The output: knowledge graph
The knowledge graph is the deliverable from Phase 1. It is a structured, queryable record of the estate: what each program does, what it depends on, what breaks if you touch it, and how complex it is. Every program has a node. Every dependency has a typed edge. Every node has complexity scores and a plain-English summary attached. This graph is the foundation for the wave plan in Phase 2. It is also what gets handed to the client team as documentation. For most clients, it is the first comprehensive picture of their own estate that anyone has had in years. Some clients have used it independently of the migration project, as a reference for onboarding new engineers or auditing the estate before making infrastructure changes.
Human review flag
Some programs exit Phase 1 with a flag that blocks them from entering Phase 2 automatically. These are programs where no surviving institutional knowledge exists and no production I/O data is available. Without I/O data, there is no way to generate a regression test suite. Without a regression test suite, there is no way to validate translation. Automated migration of these programs is not safe. Flagged programs require manual specification work before Phase 2 begins. This means interviewing any remaining domain experts, reviewing any printed documentation, and reverse-engineering expected behavior from production logs or downstream system behavior. The amount of work this takes varies widely depending on how long the program has been running and how well it was originally documented. In some cases it is a day of investigation. In others it is weeks. Either way, it must happen before translation starts.
In practice: CardDemo results
The comprehension phase ran against the full 179-file corpus in under a minute. The results are in the migration-analysis directory of the fork.
The executive summary is the non-technical entry point: what the system does, what the analysis found, and what the recommended approach is. It is the kind of document you hand to a program sponsor before the first technical meeting.
The inventory classifies every file by type (COBOL program, copybook, JCL, BMS), subtype (batch vs. CICS online), lines of code, CICS command count, GO TO count, and CALL count.
The complexity scores rate all 44 programs across six dimensions. The average composite is 2.19 out of 5, with three programs above 3.5. The hardest is COACTUPC at 4.1: 3,368 lines, 17 CICS commands, 51 GO TO statements. That one is a human specialist job.

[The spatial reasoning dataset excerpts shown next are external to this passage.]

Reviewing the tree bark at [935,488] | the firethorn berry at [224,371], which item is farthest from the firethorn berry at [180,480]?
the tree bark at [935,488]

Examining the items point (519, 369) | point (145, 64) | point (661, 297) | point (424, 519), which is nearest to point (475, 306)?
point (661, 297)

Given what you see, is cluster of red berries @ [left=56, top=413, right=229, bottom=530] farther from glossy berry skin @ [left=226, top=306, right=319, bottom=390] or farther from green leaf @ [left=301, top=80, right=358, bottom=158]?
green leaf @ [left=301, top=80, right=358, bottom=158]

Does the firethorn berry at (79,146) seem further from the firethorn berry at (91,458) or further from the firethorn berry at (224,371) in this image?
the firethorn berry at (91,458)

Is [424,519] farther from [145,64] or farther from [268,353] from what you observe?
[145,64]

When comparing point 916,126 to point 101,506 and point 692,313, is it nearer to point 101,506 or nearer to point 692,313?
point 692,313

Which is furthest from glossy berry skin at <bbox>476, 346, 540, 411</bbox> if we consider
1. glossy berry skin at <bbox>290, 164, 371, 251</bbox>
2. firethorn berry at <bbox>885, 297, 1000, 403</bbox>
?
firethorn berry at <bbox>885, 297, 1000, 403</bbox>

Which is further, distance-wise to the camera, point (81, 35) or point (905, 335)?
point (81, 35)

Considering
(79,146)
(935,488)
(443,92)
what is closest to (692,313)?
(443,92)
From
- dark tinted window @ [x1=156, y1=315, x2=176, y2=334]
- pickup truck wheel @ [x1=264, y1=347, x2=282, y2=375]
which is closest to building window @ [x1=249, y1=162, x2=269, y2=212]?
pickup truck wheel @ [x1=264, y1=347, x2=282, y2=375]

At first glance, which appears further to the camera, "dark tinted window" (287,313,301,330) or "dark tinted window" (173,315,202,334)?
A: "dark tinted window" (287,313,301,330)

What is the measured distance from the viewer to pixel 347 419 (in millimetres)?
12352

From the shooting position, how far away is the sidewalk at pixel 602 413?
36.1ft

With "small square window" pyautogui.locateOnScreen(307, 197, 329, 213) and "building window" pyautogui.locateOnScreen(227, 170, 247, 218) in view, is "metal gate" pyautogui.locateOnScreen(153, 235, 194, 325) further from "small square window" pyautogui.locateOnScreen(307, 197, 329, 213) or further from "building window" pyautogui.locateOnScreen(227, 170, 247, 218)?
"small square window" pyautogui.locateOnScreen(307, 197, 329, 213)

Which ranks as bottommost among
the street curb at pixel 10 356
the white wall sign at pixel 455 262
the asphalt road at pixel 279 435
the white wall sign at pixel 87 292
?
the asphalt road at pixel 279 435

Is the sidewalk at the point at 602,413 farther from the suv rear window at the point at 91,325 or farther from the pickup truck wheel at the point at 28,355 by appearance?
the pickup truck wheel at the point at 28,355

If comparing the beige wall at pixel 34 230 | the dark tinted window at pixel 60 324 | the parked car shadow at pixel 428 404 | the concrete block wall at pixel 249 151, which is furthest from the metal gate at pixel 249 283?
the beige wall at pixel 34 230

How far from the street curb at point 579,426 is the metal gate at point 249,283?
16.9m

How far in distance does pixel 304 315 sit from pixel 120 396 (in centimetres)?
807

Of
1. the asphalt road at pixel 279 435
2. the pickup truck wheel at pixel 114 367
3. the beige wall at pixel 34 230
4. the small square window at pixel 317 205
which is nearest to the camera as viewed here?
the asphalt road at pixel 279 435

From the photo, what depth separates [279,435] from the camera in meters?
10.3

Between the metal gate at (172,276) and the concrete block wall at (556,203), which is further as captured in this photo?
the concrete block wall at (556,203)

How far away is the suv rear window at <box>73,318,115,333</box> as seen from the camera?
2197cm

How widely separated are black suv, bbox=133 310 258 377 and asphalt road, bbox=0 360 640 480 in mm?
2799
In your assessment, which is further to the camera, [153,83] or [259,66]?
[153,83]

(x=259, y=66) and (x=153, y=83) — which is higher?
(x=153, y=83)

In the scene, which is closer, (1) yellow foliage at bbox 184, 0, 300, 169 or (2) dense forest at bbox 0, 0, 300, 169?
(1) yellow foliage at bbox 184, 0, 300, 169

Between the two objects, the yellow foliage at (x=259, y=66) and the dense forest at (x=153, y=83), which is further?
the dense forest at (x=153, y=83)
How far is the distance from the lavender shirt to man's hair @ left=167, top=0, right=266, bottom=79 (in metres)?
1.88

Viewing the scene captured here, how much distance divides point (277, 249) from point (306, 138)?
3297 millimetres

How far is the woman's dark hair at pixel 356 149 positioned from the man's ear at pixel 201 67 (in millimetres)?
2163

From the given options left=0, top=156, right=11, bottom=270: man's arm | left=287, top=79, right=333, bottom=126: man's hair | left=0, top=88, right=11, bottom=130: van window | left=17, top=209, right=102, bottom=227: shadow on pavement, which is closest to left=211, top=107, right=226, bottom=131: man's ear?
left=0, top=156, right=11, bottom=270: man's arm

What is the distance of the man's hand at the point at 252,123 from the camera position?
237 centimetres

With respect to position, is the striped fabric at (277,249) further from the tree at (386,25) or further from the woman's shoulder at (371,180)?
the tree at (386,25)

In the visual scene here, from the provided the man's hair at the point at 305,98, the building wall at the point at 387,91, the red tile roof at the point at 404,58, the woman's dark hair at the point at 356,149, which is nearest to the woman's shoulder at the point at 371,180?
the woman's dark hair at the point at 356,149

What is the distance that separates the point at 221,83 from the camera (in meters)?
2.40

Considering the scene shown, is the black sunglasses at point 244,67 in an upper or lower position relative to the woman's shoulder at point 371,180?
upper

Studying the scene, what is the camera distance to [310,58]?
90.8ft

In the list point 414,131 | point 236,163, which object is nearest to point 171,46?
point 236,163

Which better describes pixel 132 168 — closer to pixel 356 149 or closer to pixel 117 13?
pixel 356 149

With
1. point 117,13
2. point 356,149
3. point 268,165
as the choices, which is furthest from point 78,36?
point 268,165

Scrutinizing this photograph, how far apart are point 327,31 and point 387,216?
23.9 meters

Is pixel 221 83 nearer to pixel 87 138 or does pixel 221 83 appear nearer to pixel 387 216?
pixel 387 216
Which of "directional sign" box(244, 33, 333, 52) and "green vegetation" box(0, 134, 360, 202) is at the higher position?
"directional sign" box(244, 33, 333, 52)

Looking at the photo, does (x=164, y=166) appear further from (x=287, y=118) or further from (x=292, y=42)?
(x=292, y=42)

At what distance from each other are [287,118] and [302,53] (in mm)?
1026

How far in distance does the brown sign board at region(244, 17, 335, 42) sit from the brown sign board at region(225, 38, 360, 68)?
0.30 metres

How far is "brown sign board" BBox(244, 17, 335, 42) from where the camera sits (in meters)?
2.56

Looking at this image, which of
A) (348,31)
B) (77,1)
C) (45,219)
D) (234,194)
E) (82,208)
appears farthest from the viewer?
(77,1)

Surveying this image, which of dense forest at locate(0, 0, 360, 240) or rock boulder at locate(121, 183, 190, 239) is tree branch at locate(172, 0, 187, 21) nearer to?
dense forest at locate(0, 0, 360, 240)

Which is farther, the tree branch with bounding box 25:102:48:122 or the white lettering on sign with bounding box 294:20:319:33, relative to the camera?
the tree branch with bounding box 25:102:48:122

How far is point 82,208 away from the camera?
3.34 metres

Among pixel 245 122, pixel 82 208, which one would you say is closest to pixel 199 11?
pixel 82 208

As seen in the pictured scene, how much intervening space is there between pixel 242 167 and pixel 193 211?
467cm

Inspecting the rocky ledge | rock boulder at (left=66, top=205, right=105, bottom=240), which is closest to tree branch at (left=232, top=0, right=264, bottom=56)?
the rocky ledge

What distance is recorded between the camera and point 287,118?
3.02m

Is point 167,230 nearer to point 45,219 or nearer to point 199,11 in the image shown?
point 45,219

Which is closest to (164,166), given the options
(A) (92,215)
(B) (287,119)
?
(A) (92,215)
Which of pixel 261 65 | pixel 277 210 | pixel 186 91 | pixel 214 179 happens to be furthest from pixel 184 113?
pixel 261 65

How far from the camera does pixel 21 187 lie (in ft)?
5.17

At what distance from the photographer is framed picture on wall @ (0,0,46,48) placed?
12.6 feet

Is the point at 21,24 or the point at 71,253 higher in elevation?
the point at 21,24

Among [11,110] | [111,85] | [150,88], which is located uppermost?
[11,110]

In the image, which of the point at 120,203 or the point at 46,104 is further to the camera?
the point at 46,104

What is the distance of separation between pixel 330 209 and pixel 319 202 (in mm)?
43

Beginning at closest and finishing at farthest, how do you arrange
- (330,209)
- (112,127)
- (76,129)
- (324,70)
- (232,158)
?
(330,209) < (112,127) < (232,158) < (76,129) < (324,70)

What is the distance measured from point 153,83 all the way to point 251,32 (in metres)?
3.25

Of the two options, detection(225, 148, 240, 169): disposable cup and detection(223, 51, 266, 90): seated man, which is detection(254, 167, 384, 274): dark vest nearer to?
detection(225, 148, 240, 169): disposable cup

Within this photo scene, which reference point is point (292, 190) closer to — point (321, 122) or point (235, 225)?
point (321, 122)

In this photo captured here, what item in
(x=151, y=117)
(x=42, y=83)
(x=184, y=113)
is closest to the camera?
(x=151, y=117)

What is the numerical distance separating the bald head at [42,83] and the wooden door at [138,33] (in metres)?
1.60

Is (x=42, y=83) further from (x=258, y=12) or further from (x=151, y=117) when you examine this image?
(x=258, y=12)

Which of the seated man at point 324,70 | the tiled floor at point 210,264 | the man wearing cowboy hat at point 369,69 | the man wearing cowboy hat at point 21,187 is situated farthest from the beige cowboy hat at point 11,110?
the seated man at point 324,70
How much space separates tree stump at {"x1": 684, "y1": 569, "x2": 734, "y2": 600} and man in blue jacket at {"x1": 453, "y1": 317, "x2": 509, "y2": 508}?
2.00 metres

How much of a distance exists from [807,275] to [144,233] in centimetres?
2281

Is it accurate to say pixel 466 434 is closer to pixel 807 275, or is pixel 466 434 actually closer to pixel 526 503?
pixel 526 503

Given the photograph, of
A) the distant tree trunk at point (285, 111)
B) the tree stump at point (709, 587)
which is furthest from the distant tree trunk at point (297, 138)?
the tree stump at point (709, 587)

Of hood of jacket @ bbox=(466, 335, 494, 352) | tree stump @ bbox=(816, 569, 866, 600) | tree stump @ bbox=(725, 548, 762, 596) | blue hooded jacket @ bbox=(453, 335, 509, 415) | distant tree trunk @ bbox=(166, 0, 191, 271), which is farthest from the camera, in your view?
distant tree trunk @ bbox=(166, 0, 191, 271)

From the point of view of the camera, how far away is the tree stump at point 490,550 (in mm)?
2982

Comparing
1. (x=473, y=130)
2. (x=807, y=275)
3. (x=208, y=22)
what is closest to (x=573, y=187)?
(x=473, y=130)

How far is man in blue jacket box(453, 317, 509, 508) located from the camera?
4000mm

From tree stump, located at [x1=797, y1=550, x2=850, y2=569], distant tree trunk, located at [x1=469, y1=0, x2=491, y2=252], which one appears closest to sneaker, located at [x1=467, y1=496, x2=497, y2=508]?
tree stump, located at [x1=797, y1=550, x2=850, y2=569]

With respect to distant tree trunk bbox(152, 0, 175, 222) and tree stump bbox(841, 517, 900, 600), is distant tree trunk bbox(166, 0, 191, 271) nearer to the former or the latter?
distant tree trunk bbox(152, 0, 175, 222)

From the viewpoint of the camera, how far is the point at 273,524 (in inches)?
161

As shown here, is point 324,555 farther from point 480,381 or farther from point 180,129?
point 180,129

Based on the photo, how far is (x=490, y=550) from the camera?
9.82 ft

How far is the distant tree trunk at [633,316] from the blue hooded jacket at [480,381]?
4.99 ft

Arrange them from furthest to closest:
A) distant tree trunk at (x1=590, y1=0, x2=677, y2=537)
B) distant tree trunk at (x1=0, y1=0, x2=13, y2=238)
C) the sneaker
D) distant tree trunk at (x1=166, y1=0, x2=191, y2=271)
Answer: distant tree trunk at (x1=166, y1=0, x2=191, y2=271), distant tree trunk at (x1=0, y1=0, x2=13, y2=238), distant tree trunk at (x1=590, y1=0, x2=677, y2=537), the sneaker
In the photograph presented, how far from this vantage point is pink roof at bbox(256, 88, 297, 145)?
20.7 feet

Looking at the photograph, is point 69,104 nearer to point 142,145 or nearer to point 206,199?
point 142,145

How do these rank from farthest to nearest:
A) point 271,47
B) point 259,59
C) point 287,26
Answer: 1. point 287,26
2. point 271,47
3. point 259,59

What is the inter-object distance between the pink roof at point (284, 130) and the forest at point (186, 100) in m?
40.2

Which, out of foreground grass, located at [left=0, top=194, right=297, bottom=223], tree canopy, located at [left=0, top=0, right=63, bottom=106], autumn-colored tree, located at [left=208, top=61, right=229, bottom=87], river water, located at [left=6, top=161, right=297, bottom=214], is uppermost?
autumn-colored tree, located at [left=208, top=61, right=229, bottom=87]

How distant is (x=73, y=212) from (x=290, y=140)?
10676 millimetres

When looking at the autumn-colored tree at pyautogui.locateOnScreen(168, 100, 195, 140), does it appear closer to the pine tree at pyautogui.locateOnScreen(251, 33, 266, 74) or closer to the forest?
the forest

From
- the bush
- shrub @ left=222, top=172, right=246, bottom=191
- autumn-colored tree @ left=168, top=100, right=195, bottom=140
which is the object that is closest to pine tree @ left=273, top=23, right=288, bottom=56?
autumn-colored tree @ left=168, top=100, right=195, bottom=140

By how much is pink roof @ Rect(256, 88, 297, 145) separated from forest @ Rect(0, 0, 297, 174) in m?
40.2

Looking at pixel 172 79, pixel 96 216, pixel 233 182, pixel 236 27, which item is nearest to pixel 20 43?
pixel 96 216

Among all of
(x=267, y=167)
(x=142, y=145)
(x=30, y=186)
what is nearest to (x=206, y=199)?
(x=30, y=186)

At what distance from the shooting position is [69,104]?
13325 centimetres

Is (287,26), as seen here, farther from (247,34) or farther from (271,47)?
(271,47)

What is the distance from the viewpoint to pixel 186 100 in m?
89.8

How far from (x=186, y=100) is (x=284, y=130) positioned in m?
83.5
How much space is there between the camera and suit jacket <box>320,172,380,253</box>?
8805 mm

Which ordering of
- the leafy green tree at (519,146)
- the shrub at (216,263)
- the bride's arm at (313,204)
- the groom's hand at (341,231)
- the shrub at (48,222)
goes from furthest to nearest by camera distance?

The dead code analysis found 14 of 44 programs unreachable from any entry point (a 32% dead code rate) and 33 dead paragraphs within reachable programs. This result was higher than expected. It came from the dependency graph, not from guessing.
The dependency graph renders directly in GitHub as a Mermaid diagram. It shows every CALL chain, COPY reference, and CICS LINK relationship across all 44 programs and 30 copybooks.
The data model maps each VSAM file to a relational schema and identifies the entity relationships (customers, accounts, cards, transactions) that the COBOL programs implement implicitly through data access patterns.